PROBLEM DESCRIPTION: Put the lines of the records from the line with "In a vertical" up to and including the line with "3912 millimetres" into a numbered list, dropping any blank lines. Include no other lines.
------------------------------------
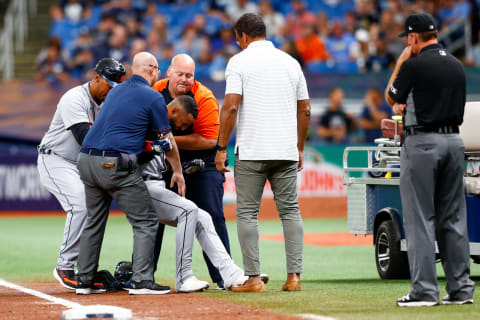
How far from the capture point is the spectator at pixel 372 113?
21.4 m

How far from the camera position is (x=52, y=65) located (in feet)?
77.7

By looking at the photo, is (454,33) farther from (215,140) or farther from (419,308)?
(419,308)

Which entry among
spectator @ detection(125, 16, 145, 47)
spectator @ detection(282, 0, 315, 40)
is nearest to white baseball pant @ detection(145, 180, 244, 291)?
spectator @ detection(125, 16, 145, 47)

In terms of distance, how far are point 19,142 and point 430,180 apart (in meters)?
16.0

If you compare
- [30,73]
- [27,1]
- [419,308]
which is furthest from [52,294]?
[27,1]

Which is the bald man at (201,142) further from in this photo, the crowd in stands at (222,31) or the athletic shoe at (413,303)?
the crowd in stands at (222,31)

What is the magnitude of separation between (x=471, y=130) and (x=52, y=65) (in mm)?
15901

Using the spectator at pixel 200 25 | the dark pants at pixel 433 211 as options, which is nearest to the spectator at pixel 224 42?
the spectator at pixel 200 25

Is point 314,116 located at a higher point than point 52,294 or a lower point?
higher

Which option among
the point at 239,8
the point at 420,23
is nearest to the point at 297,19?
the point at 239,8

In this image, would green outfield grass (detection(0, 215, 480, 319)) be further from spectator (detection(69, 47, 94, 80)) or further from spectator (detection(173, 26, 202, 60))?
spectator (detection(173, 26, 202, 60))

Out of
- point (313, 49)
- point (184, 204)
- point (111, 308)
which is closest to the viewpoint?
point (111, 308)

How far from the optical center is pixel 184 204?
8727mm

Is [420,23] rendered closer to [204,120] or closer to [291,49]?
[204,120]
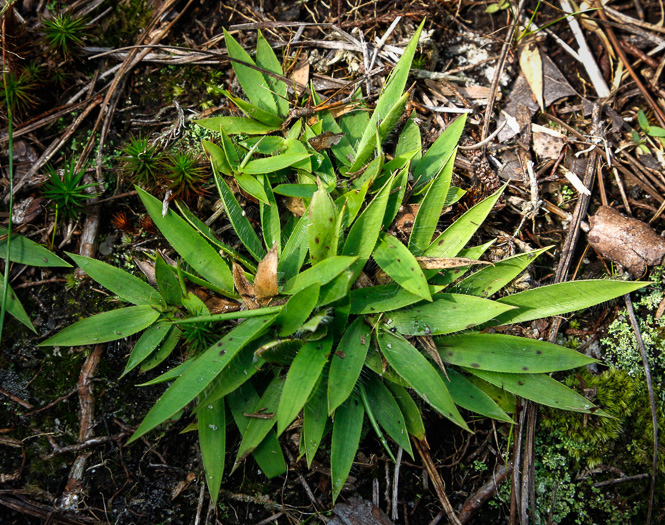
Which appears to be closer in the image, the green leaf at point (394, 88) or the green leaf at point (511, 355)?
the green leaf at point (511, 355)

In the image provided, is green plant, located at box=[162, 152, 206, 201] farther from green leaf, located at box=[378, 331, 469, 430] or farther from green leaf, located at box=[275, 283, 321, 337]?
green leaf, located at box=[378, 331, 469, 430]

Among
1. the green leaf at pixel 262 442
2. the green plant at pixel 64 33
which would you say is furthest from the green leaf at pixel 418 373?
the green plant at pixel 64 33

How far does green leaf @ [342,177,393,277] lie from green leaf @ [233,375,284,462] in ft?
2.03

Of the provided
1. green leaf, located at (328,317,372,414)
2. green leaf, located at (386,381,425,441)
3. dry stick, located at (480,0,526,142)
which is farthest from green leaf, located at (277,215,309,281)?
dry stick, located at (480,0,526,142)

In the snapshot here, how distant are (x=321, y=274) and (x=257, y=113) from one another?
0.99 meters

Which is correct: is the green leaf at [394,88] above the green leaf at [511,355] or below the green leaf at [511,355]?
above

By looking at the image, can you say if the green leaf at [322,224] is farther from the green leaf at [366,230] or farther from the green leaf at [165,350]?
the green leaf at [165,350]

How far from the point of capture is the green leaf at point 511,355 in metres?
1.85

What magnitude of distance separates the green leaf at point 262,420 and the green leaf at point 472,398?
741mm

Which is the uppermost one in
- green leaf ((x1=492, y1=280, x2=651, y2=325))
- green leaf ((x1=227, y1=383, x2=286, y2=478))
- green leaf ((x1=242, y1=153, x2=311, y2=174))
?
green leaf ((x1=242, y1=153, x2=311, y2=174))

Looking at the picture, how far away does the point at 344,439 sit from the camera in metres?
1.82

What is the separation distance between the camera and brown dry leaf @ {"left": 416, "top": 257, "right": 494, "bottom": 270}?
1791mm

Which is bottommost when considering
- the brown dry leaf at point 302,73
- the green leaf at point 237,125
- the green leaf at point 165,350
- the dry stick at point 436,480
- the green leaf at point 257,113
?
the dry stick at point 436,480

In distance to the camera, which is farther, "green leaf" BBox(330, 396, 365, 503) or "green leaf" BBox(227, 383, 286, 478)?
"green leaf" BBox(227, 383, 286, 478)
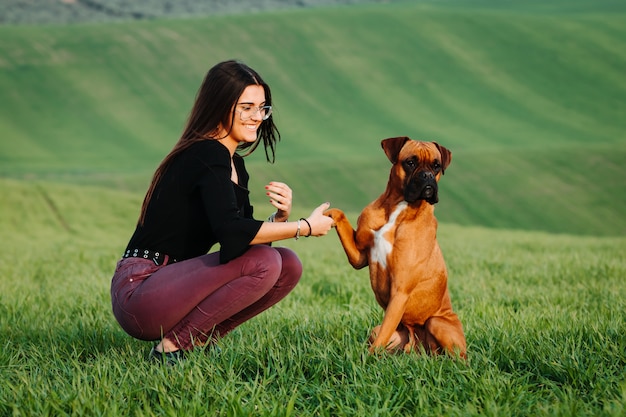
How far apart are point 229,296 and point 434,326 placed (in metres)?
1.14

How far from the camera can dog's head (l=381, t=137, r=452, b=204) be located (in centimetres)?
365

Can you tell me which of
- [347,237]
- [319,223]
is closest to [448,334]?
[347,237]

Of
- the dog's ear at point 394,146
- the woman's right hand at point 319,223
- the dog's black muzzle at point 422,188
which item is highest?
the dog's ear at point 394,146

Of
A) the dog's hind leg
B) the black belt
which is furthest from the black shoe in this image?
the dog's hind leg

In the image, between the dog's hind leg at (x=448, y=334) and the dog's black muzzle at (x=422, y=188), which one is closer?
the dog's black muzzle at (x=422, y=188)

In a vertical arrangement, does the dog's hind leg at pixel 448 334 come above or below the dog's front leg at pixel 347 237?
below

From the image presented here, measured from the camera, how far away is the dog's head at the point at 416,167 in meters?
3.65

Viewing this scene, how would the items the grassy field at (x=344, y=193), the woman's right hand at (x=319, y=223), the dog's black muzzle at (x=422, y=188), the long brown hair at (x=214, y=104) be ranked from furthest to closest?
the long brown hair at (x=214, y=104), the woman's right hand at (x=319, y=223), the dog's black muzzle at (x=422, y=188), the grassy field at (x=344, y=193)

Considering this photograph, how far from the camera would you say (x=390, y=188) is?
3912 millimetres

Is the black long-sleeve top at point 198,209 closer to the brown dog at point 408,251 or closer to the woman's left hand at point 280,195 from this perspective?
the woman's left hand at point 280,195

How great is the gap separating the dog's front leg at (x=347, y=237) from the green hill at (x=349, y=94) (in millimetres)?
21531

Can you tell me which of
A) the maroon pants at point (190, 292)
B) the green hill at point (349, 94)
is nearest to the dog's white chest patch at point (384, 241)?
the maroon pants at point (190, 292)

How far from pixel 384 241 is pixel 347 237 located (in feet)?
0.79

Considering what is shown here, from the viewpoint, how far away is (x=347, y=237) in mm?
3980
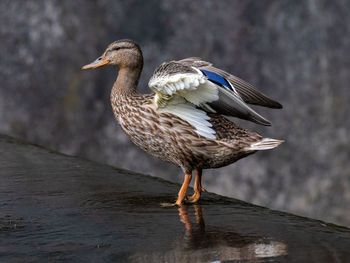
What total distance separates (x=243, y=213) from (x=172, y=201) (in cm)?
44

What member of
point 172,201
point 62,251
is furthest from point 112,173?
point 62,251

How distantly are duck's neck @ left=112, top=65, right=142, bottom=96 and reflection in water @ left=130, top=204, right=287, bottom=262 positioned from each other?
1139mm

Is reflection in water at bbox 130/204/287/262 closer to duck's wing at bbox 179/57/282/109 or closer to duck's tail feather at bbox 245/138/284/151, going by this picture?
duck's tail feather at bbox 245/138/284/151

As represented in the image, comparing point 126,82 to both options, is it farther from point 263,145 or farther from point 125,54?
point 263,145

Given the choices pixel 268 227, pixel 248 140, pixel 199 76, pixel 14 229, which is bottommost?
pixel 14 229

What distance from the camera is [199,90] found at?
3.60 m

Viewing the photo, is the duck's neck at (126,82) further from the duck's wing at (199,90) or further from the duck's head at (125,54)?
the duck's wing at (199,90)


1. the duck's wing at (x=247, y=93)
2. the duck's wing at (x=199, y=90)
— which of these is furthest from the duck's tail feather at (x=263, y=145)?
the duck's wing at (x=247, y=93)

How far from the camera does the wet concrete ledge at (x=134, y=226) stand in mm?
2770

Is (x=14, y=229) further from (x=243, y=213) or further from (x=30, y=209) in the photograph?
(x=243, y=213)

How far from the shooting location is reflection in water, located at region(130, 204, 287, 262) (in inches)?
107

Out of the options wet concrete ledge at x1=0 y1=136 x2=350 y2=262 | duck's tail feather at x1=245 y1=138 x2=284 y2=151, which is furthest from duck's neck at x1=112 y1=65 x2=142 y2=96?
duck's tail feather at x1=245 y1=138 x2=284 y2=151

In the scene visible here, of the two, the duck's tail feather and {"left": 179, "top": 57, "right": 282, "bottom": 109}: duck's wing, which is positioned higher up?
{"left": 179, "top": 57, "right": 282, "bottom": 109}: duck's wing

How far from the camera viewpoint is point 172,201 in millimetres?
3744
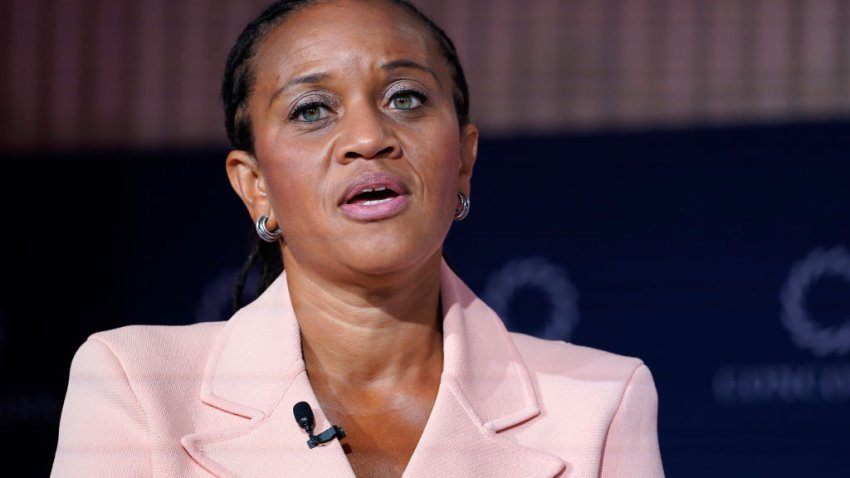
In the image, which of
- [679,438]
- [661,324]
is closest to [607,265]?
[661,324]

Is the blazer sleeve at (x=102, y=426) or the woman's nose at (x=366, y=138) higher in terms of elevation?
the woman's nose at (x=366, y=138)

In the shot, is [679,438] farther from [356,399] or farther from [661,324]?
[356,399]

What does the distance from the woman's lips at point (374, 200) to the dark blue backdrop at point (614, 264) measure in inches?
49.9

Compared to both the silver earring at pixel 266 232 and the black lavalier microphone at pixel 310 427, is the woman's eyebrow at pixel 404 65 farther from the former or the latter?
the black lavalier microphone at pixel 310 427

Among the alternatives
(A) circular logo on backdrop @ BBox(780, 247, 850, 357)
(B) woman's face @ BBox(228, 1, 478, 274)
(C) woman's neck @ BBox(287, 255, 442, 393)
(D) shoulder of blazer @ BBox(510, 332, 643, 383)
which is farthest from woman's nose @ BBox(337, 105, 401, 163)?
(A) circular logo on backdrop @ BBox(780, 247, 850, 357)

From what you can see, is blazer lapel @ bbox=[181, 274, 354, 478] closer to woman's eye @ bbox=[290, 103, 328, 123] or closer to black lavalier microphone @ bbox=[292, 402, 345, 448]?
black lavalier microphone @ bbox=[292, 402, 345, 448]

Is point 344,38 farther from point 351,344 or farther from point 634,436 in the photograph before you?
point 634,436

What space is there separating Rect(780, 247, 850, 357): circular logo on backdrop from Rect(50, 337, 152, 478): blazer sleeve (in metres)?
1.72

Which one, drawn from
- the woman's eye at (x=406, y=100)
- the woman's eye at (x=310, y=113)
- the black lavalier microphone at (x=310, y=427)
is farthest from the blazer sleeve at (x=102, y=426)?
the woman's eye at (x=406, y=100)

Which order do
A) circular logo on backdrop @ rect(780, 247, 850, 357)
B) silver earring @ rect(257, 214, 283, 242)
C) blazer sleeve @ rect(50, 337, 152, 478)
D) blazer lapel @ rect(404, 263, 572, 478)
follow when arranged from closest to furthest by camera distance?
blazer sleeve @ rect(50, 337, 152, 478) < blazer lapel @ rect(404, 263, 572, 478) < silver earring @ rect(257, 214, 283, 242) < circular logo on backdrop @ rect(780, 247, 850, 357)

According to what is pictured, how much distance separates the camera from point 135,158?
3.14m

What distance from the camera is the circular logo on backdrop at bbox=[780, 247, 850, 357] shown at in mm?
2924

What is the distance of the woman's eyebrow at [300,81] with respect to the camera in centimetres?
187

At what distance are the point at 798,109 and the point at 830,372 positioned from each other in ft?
------------------------------------
THE ANSWER:
1. In a vertical arrangement, does the dog's hind leg at pixel 448 334 come above or below the dog's front leg at pixel 347 237?
2. below
3. From the image presented here, measured from the camera, how far away is the dog's head at the point at 416,167 in meters?
4. 3.65
5. Viewing this scene, how would the items the grassy field at (x=344, y=193), the woman's right hand at (x=319, y=223), the dog's black muzzle at (x=422, y=188), the long brown hair at (x=214, y=104) be ranked from furthest to closest?
6. the long brown hair at (x=214, y=104), the woman's right hand at (x=319, y=223), the dog's black muzzle at (x=422, y=188), the grassy field at (x=344, y=193)
7. Considering this photograph, how far from the camera would you say (x=390, y=188) is?
8. 3912 millimetres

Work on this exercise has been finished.